Written by Steven Hansen
The headlines say construction improved month-over-month. Our analysis shows the rolling averages improved.
Analyst Opinion of Construction Spending
The rolling averages improved – and last month was revised up. Also note that inflation is grabbing hold, and not only is the inflation-adjusted numbers are in contraction.
The employment gains currently are generally correlating with construction spending.
Econintersect analysis:
- Growth decelerated 0.7 % month-over-month and up 1.0 % year-over-year.
- Inflation-adjusted construction spending down 4.9 % year-over-year.
- 3 month rolling average is 0.6 % above the rolling average one year ago which accelerated 0.3 % month-over-month. As the data is noisy (and has so much backward revision) – the moving averages likely are the best way to view construction spending.
- Backward revision for the last 3 months was upward.
- Up 1.0 % month-over-month and up 1.1 % (was published 0.3 % last month) year-over-year.
- Market expected from Econoday -1.0 % to 0.4 % month-over-month (consensus -0.1 %).
Construction spending (unadjusted data) was declining year-over-year for 48 straight months until November 2011. That was four years of headwinds for GDP.
This month’s headline statement from US Census:
Construction spending during February 2019 was estimated at a seasonally adjusted annual rate of $1,320.3 billion, 1.0 percent (±0.8 percent) above the revised January estimate of $1,307.3 billion. The February figure is 1.1 percent (±1.5 percent)* above the February 2018 estimate of $1,305.5 billion. During the first two months of this year, construction spending amounted to $181.9 billion, 1.4 percent (±1.3 percent) above the $179.4 billion for the same period in 2018.
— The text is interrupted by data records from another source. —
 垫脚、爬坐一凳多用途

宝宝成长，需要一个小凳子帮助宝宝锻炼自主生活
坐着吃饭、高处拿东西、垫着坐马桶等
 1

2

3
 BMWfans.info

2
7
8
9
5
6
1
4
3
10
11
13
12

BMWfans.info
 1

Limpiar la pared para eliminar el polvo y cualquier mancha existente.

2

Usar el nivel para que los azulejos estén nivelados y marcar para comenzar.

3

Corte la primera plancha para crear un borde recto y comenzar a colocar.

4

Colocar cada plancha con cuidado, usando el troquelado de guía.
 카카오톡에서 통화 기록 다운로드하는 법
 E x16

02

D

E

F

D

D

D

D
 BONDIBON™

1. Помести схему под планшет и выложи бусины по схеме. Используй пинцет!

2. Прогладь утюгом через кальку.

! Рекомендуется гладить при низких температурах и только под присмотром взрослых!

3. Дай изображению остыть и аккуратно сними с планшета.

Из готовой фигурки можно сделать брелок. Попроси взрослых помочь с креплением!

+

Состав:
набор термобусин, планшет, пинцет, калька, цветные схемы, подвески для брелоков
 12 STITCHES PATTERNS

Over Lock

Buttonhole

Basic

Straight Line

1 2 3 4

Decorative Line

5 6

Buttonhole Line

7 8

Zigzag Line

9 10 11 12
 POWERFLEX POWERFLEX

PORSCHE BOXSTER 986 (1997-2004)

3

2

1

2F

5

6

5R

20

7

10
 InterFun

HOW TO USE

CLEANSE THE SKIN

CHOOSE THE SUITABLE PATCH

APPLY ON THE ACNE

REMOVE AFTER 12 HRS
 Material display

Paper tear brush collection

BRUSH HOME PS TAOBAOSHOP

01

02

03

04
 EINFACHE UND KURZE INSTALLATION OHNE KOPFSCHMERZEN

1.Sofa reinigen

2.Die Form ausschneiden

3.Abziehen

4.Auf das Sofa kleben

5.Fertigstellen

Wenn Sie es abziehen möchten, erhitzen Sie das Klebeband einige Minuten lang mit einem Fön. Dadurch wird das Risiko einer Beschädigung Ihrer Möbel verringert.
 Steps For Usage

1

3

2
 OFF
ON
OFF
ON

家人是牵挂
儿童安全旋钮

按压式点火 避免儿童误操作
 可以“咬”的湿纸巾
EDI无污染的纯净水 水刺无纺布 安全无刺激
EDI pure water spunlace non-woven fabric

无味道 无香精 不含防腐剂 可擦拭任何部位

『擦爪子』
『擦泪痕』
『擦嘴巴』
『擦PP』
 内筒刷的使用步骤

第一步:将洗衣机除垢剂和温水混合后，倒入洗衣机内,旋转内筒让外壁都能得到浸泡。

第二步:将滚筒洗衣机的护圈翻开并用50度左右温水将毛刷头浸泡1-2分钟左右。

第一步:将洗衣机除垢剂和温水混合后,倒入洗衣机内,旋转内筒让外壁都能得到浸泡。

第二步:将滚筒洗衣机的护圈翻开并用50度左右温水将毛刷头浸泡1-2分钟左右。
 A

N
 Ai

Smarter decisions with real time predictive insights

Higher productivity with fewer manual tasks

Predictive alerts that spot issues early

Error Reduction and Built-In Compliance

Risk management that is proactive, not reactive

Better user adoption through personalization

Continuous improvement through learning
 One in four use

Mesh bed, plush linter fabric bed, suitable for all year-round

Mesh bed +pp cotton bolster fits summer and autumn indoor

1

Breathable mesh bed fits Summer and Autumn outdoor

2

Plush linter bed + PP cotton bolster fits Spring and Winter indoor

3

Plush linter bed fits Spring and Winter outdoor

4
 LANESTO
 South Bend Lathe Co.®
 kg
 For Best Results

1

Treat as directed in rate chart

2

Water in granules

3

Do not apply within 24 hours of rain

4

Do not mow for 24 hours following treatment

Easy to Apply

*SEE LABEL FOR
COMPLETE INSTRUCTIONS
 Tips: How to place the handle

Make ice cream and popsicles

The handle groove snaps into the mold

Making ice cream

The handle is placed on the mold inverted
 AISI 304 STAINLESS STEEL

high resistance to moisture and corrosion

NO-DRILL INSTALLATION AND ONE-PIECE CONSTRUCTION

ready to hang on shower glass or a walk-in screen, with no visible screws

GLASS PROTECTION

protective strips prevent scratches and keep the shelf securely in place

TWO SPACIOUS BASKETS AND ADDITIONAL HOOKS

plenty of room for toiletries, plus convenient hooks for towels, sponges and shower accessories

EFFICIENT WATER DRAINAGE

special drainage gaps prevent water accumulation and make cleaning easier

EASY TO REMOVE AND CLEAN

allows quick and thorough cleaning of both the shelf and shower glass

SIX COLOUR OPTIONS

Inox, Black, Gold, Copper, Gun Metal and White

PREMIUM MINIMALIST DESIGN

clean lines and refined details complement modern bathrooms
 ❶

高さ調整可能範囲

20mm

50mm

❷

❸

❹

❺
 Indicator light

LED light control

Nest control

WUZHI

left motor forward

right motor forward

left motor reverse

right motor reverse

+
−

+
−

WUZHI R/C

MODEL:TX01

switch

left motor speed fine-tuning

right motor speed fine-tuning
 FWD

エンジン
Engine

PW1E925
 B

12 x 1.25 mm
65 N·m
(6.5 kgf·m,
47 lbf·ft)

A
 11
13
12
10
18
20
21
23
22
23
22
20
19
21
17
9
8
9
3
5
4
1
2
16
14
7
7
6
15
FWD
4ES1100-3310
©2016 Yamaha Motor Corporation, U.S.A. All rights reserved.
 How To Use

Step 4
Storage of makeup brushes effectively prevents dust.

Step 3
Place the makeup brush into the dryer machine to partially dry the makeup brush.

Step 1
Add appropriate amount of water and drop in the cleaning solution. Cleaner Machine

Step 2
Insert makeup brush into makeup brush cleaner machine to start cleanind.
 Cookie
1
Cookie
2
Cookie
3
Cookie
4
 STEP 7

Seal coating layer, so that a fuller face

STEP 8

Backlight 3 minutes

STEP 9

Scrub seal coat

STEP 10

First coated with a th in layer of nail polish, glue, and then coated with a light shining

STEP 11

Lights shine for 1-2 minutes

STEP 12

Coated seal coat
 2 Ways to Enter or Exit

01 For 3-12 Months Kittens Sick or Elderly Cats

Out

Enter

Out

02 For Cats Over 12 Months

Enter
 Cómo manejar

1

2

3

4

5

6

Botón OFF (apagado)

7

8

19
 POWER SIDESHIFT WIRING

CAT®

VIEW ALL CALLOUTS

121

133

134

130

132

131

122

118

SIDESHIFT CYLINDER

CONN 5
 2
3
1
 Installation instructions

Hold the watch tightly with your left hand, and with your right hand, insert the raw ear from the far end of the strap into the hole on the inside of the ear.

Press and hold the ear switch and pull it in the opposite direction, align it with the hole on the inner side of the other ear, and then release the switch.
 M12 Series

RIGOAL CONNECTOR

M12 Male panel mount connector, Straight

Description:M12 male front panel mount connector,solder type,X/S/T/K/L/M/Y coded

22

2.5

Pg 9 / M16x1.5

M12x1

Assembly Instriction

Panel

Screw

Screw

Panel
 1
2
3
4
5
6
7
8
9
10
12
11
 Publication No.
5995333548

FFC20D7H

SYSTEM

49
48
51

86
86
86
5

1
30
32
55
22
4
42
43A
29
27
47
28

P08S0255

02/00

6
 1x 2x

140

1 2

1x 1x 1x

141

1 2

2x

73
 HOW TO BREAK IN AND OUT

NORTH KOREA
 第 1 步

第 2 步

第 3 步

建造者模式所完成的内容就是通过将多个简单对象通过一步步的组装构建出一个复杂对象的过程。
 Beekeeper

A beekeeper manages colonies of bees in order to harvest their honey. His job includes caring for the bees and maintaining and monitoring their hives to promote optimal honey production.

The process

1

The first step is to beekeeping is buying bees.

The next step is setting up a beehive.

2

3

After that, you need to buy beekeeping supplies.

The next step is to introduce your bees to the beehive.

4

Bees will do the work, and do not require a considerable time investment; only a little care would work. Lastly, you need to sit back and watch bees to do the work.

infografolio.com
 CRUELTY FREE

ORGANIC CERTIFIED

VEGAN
PRIVATE CONSTRUCTION – Spending on private construction was at a seasonally adjusted annual rate of $994.5 billion, 0.2 percent (±0.8 percent)* above the revised January estimate of $993.0 billion. Residential construction was at a seasonally adjusted annual rate of $540.9 billion in February, 0.7 percent (±1.3 percent)* above the revised January estimate of $536.9 billion. Nonresidential construction was at a seasonally adjusted annual rate of $453.6 billion in February, 0.5 percent (±0.8 percent)* below the revised January estimate of $456.0 billion.
PUBLIC CONSTRUCTION – In February, the estimated seasonally adjusted annual rate of public construction spending was $325.8 billion, 3.6 percent (±1.6 percent) above the revised January estimate of $314.4 billion. Educational construction was at a seasonally adjusted annual rate of $76.3 billion, 0.8 percent (±2.0 percent)* above the revised January estimate of $75.7 billion. Highway construction was at a seasonally adjusted annual rate of $111.1 billion, 9.5 percent (±5.3 percent) above the revised January estimate of $101.5 billion.
Unadjusted Private Construction Spending Year-Over-Year (blue line) and Unadjusted Public Construction Spending Year-Over-Year (red line)
Private construction had been fueling construction growth – but currently, public construction is growing faster.
Caveats on the Use of Construction Spending Data
Although the data in this series is revised for several months after issuing, the revision is generally minor. This series is produced by sampling – and the methodology varies by sector being sampled.
The headline data is seasonally adjusted. Econintersect uses the raw unadjusted data. Econintersect determines the month-over-month change by subtracting the current month’s year-over-year change from the previous month’s year-over-year change. This is the best of the bad options available to determine month-over-month trends – as the preferred methodology would be to use multi-year data (but the New Normal effects and the Great Recession distort historical data).
The data set for construction spending is not inflation adjusted. Econintersect adjusts using the BLS Producers Price Index – subindex New Construction (PCUBNEW-BNEW). However in the inflation-adjusted graph in this post, FRED does not have this series – and Econintersect has used Producer Price Index: Finished Goods Less Energy (PPIFLE), Monthly, Seasonally Adjusted which has similar characteristics.
Construction (which historically is a major economic driver) is a literal shadow of its former self. Its contribution to GDP is down $400 billion from its peak level in 2006. The main driver of construction spending is the private sector. Here is the historical breakdown. The graph below uses US Census seasonally adjusted data.
Obvious from the above graph that public spending on construction is falling off, while private spending is slightly trending up. The overall effect is that construction spending is near the same place it was in early 2010.